* _Verilen metin_
________________
DÎVÂNÜ LUGATİ’t-TÜRK

(ديوان لغات الترك)

Kâşgarlı Mahmud tarafından Araplar’a Türkçe’yi öğretmek ve Türkçe’nin Arapça kadar zengin bir dil olduğunu göstermek maksadıyla yazılan ilk Türk dili sözlüğü.

Kâşgarlı Mahmud Dîvânü lugati’t-Türk’ü 1 Cemâziyelevvel 464’te (25 Ocak 1072) yazmaya başlamış ve birkaç defa gözden geçirip yeni ilâveler yaptıktan sonra 12 Cemâziyelâhir 466’da (12 Şubat 1074) tamamlamıştır. Ardından da eserini, muhtemelen 470’te (1077) Bağdat’ta Halife Muktedî-Biemrillâh’ın oğlu Ebü’l-Kasım Abdullah’a takdim etmiştir. Ancak eserin sonunda bulunan, “Kitaba 464 senesinin Cemâziyelevvel ayının gurresinde başlandı ve dört defa yazıldıktan ve düzenlendikten sonra 466 senesi Cemâziyelâhirinin on ikinci günü bitti” (vr. 319b, varak numaraları 1990 tıpkıbasımına göre verilmiştir) şeklindeki telif tarihinin dışında birkaç yerde, “Kâşgarlı Mahmud der ki, biz bu kitabı yazdığımızda 466 senesinin Muharrem ayı idi, ‘yılan yılı’ girmişti. Bu yıl geçip de 470 yılı olunca ‘yund yılı’ girecekti” (vr. 87b; Dîvânü lugati’t-Türk Tercümesi, I, 346) ve, “Şu kitabı yazdığımız 469 senesi ‘nek yılı’dır” (vr. 257ª; Dîvânü lugati’t-Türk Tercümesi, III, 156) şeklinde farklı tarihlerin zikredilmiş olması kitabın telifi konusunda tereddütlere yol açmıştır. Konuyla ilgili olarak yazdığı bir makalesinde Kilisli Rifat Bilge, “Yılan yılından sonra yund yılının gelmesi doğrudur. Fakat 466’dan sonra gelen yıl 467’dir, yoksa 470 yılı değildir” diyerek buradaki “seb‘în” (70) ifadesinin bir istinsah hatasından kaynaklandığını, aynı şekilde “469 senesi nek yılı” ifadesindeki 469 rakamının da yanlış olduğunu, çünkü 469’un “biçin yılı”na, “nek yılı”nın ise 465’e tekabül ettiğini belirterek esas


tarihin kitabın sonundaki 466 yılı olduğunu söyler (TM, VI [1939], s. 359). Bunun yanında kitabın halifeye sunuluş yılı olan 470’i (1077) telif tarihi olarak kabul eden araştırmacılar da vardır (Zeki Velidi [Togan], Atsız Mecmua, II/16 [1932], s. 77-78; Caferoğlu, Türk Dili Tarihi, II, 20; Ercilasun, Büyük Türk Klâsikleri, I, 118).
________________
* _Yapılacaklar_
A. Dîvânü lugati’t-Türk metnine göre Kâşgarlı Mahmud eserini kime takdim etmiştir?
B. Aşağıdaki üç ifade Dîvânü lugati’t-Türk metniyle uyuşuyor mu? Her biri için evet ya da hayır deyin ve metinden karar veren sözleri aynen alıntılayın.
(i) Eser 12 Şubat 1074’te tamamlanmıştır.
(ii) Kilisli Rifat Bilge’ye göre 469 yılı “nek yılı”na denk gelir.
(iii) Zeki Velidi Togan, 470 yılını eserin telif tarihi olarak kabul eden araştırmacılardandır.
C. Dîvânü lugati’t-Türk metnini bittiği yerden devam ettirin.
Bundan sonra gelen verilerin metinle hiçbir ilgisi yok.

* _Kaynak veriler_
________________
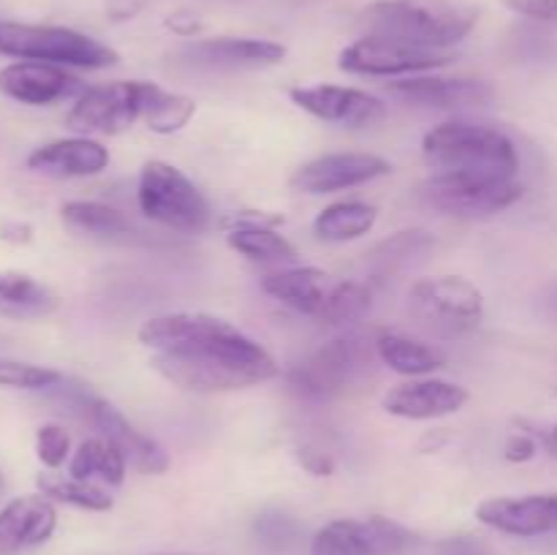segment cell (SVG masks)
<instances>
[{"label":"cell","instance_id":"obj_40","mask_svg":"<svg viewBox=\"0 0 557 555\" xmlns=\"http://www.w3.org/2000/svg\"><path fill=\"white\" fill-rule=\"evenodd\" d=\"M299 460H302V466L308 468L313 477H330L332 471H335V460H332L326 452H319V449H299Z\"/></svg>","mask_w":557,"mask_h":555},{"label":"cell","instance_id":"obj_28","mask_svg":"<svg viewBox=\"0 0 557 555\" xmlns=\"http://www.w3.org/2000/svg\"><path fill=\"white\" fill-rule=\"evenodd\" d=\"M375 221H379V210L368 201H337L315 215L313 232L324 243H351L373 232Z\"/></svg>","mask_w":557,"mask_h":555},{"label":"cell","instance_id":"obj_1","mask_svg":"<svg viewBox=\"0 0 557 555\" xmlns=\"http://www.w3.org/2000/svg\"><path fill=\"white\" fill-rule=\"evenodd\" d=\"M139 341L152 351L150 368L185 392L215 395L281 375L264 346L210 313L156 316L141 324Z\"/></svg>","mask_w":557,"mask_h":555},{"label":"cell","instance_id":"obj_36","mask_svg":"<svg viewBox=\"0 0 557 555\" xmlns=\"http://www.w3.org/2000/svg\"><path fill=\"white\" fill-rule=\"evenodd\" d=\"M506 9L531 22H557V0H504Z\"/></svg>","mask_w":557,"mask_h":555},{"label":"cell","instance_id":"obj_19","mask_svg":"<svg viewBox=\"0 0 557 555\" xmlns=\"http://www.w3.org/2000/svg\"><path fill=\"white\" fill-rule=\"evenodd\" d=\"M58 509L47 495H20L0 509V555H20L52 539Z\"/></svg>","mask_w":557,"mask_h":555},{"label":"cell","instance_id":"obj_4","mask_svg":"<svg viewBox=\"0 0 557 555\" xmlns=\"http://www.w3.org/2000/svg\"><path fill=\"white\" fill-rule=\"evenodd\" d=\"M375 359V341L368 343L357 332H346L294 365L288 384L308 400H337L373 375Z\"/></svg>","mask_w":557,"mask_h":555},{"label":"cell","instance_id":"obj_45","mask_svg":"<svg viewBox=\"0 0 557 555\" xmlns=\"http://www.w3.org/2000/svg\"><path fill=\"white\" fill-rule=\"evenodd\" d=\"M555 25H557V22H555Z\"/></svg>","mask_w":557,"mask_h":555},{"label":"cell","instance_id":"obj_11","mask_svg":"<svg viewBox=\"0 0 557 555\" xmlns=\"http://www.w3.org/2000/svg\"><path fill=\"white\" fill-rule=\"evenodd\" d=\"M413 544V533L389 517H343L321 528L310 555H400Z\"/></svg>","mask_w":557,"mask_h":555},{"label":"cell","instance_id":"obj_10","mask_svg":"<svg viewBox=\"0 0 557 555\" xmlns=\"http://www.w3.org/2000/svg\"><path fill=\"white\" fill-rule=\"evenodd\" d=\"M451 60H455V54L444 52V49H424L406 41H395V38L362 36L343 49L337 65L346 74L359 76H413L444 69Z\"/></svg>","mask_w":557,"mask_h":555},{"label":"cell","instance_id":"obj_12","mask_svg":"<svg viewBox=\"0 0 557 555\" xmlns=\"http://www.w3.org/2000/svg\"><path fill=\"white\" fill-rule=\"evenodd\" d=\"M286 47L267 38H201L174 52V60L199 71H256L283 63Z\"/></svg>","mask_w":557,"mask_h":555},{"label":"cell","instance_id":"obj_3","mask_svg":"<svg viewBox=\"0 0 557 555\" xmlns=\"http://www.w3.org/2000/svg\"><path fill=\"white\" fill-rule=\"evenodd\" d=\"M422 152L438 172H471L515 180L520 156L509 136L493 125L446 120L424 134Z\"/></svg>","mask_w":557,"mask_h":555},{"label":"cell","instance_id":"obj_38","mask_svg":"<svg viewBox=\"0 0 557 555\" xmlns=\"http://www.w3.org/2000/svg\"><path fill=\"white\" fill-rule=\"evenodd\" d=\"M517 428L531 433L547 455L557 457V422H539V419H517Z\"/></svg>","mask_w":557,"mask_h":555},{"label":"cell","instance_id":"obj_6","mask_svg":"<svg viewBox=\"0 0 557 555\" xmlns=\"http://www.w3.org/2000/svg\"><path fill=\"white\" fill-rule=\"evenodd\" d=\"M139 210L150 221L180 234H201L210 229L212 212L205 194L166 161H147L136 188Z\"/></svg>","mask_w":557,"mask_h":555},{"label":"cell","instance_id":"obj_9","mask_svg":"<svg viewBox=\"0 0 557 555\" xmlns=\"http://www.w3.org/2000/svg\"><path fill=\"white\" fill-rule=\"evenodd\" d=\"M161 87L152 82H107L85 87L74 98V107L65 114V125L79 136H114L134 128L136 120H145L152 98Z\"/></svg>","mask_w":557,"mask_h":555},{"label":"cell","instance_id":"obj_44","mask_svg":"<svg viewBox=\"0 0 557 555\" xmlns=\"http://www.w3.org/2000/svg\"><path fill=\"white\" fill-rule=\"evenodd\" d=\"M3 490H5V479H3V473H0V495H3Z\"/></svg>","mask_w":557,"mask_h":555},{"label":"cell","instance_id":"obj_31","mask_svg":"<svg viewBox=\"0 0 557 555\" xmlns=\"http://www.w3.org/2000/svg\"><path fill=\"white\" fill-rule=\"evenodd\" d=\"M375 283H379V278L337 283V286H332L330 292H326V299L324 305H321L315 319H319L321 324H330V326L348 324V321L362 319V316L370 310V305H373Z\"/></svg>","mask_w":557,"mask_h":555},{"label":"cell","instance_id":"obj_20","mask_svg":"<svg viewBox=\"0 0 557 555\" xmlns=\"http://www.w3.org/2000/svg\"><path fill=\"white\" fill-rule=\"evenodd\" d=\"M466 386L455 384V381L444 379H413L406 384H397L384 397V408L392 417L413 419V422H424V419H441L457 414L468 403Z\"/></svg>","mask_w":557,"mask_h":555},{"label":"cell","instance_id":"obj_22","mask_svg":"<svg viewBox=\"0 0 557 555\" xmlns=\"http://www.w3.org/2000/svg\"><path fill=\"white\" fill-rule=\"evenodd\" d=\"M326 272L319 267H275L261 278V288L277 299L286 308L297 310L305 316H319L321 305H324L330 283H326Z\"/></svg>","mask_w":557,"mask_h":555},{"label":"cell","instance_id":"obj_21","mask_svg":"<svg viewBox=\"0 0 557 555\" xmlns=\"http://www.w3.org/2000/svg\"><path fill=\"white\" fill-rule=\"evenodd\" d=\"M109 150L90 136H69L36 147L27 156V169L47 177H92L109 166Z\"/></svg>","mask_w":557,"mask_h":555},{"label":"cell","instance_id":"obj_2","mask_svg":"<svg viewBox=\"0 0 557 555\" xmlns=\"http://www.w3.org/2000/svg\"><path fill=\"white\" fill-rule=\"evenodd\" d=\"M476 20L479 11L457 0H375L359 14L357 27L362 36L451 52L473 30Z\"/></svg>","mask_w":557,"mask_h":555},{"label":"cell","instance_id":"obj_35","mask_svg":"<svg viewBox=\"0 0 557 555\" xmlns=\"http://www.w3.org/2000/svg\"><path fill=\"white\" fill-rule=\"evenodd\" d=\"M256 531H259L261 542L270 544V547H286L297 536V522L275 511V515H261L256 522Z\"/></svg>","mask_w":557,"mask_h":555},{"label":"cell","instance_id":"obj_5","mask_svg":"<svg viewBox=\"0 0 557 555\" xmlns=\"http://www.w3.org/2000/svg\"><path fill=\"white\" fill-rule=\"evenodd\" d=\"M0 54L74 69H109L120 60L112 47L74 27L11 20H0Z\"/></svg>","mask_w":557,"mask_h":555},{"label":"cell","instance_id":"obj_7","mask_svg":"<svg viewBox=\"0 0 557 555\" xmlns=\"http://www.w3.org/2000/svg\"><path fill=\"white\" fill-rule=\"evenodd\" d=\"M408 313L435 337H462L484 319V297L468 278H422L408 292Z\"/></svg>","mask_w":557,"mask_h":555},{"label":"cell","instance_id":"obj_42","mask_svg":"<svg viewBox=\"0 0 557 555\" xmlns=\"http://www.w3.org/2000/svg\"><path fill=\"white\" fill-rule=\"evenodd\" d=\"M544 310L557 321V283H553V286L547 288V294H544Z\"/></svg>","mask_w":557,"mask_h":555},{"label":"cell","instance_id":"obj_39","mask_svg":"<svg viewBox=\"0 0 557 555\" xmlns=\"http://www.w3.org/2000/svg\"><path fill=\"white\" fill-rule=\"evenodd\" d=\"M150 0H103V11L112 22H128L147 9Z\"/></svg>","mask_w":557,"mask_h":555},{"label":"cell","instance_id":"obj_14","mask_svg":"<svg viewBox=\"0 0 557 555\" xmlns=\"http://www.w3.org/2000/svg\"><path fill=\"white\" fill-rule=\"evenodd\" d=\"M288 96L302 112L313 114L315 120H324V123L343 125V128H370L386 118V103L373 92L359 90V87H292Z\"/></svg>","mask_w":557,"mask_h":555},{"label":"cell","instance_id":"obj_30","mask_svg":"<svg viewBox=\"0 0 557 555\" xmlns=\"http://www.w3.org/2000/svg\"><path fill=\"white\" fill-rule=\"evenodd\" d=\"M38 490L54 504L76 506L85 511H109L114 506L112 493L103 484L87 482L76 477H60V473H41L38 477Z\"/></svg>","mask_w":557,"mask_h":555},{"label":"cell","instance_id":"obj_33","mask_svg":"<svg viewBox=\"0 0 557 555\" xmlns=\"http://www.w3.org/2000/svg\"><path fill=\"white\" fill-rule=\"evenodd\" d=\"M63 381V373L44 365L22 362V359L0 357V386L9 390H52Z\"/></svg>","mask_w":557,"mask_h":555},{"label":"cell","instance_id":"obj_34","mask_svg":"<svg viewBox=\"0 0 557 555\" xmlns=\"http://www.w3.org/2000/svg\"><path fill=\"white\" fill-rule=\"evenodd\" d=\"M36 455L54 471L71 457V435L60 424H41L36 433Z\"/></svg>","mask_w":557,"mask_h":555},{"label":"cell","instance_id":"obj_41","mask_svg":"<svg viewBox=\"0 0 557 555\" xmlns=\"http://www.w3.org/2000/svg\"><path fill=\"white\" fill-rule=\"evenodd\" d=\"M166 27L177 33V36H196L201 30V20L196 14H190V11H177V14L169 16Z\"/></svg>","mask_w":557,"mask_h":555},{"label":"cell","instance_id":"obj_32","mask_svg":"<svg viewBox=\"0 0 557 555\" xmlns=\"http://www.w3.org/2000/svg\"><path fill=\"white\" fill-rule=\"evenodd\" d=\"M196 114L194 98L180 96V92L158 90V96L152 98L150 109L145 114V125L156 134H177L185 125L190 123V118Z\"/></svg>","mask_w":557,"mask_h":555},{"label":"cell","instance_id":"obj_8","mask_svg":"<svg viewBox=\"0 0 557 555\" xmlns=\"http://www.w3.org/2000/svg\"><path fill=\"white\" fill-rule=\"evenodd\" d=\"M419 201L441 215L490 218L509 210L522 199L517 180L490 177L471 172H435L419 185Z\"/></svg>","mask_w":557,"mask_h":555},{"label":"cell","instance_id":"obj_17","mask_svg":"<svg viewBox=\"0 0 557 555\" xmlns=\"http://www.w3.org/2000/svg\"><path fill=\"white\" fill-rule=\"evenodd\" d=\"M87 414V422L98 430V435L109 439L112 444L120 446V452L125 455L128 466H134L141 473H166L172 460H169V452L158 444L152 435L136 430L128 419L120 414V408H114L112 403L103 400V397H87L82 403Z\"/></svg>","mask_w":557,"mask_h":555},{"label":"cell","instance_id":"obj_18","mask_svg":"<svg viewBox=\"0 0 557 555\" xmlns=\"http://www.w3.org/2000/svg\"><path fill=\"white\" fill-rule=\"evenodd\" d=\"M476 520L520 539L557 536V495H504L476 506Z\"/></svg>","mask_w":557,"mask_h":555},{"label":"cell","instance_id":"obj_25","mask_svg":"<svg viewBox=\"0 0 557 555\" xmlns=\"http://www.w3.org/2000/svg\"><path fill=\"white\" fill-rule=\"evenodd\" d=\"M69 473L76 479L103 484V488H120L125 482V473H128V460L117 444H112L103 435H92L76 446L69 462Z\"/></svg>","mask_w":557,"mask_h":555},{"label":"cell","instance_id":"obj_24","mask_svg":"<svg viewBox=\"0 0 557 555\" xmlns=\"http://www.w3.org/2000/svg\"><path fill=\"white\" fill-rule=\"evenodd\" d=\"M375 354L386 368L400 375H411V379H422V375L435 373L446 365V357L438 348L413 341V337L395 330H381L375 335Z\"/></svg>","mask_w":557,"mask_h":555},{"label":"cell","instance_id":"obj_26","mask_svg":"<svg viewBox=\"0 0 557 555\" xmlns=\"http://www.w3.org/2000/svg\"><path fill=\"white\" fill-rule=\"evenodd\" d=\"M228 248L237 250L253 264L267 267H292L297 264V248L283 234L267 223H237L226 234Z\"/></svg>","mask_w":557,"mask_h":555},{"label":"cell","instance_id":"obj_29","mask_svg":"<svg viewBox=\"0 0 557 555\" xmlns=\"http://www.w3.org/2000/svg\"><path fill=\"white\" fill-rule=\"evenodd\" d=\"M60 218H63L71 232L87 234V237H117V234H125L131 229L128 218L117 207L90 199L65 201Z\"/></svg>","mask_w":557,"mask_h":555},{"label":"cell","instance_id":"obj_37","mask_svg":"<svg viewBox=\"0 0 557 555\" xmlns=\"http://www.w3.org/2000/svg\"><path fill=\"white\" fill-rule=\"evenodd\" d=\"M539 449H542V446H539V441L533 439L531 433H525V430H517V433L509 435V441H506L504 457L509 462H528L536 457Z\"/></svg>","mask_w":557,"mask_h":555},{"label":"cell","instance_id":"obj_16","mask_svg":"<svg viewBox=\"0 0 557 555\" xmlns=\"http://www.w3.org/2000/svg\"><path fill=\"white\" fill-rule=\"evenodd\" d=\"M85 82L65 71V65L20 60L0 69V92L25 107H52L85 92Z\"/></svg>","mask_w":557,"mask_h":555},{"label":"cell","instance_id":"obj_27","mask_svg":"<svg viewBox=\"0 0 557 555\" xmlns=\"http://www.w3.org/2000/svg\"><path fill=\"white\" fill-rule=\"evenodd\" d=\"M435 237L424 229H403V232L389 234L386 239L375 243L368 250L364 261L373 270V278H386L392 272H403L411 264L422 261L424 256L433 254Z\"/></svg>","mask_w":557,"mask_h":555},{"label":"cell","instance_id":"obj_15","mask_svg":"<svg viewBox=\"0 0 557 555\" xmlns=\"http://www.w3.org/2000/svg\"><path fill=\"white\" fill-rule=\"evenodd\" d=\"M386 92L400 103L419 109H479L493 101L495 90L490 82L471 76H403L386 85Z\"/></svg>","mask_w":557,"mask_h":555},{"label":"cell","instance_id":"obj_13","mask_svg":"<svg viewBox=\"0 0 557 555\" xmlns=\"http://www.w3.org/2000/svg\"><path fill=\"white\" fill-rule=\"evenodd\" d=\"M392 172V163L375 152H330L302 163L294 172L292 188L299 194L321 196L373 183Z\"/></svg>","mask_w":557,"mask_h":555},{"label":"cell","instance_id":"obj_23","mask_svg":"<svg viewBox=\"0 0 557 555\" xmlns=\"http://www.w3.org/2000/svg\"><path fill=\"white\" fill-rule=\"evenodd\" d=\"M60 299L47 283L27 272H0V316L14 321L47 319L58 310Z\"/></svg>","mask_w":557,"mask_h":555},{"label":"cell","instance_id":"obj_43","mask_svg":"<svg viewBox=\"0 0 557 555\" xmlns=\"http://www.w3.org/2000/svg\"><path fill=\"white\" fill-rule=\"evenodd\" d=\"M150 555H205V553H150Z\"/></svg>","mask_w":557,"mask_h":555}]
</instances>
________________
* _Cevaplar_
A. Halife Muktedî-Biemrillâh’ın oğlu Ebü’l-Kasım Abdullah’a.

B.
(i) Evet: “12 Cemâziyelâhir 466’da (12 Şubat 1074) tamamlamıştır”
(ii) Hayır: “469’un “biçin yılı”na, “nek yılı”nın ise 465’e tekabül ettiğini”
(iii) Evet: “kitabın halifeye sunuluş yılı olan 470’i (1077) telif tarihi olarak kabul eden araştırmacılar da vardır (Zeki Velidi [Togan]”

C.
Türk dilinin ilk sözlüğü olan Dîvânü lugati’t-Türk, çeşitli Türk boylarından derlenmiş bir ağızlar sözlüğü karakterini taşımaktadır. Bununla birlikte eser yalnızca bir sözlük olmayıp Türkçe’nin XI. yüzyıldaki dil özelliklerini belirten, ses ve yapı bilgisine ışık tutan bir gramer kitabı; kişi, boy ve yer adları kaynağı; Türk tarihine, coğrafyasına, mitolojisine, folklor ve halk edebiyatına dair zengin bilgiler ihtiva eden, aynı zamanda döneminin tıbbı ve tedavi usulleri hakkında bilgi veren ansiklopedik bir eser niteliği de taşımaktadır.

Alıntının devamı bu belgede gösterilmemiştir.